BEGIN LISTED ENTRIES

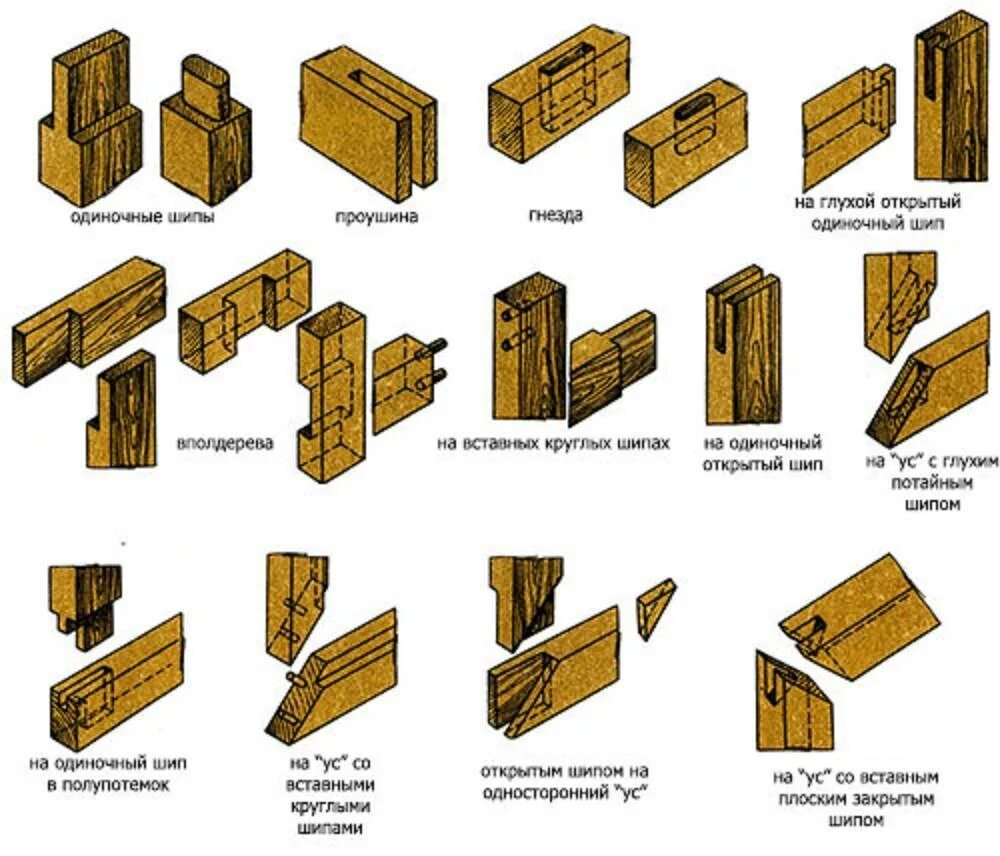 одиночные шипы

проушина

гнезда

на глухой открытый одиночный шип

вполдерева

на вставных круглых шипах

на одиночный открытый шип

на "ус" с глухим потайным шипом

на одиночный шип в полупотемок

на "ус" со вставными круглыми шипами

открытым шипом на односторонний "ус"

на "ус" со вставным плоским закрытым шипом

END LISTED ENTRIES
BEGIN LISTED ENTRIES

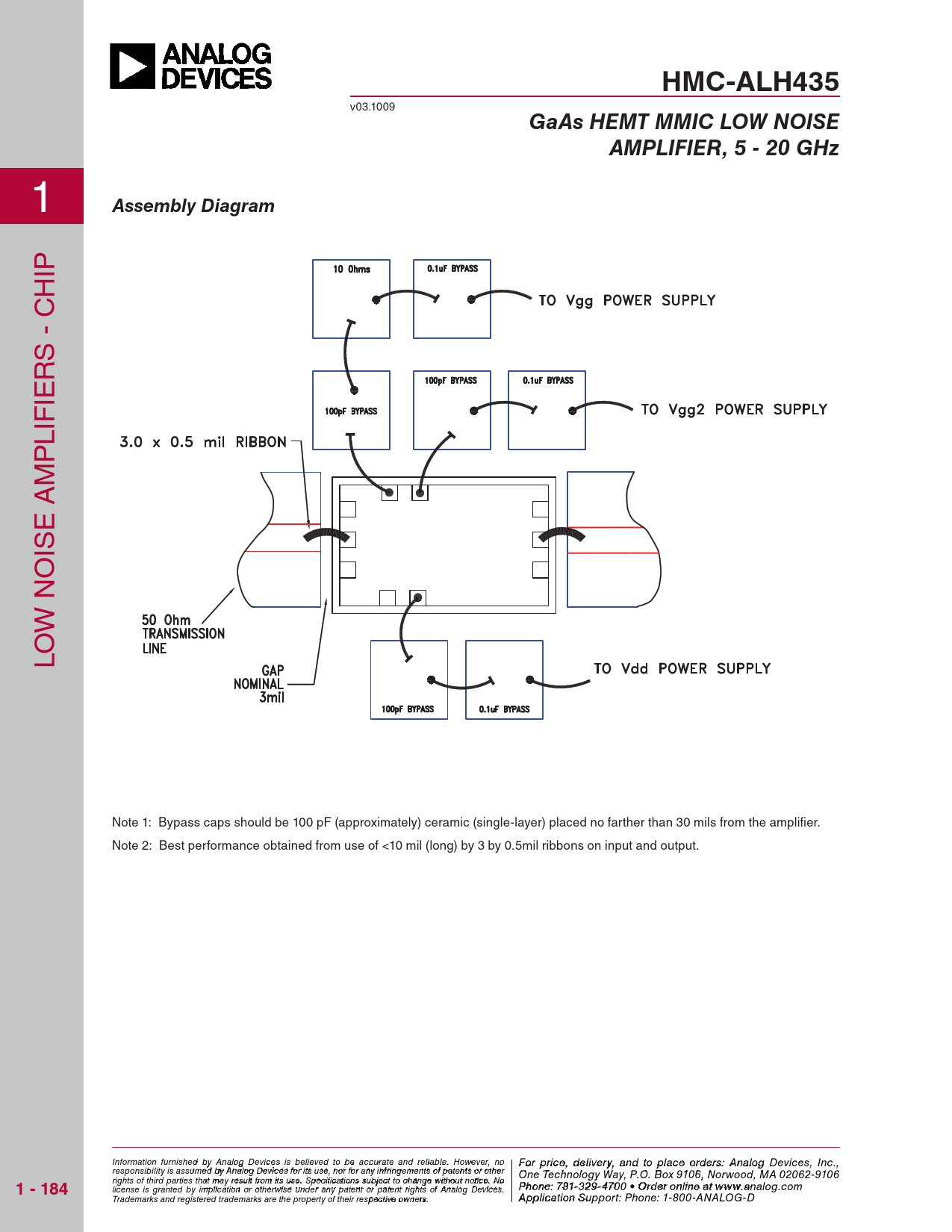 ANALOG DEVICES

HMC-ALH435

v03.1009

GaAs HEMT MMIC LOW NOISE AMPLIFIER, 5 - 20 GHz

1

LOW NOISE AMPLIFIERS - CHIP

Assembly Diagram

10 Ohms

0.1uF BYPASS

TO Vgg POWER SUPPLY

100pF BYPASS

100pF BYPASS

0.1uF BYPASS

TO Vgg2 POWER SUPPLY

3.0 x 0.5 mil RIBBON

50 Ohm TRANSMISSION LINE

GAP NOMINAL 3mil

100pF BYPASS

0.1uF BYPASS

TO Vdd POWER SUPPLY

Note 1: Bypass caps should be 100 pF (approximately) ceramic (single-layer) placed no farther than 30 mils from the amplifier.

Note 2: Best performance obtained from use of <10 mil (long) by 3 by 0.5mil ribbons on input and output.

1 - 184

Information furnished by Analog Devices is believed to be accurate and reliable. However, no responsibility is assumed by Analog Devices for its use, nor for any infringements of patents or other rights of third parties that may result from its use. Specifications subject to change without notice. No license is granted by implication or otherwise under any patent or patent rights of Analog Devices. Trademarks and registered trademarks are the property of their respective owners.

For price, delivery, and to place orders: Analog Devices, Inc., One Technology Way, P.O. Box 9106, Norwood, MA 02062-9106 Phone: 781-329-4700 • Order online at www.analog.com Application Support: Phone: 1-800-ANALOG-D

END LISTED ENTRIES

◆ TASK STATEMENT ◆
Among the lines of the preceding listing, count those that contain the string "from"; state the count and nothing further.

◆ OUTPUT FOR THIS TASK ◆
3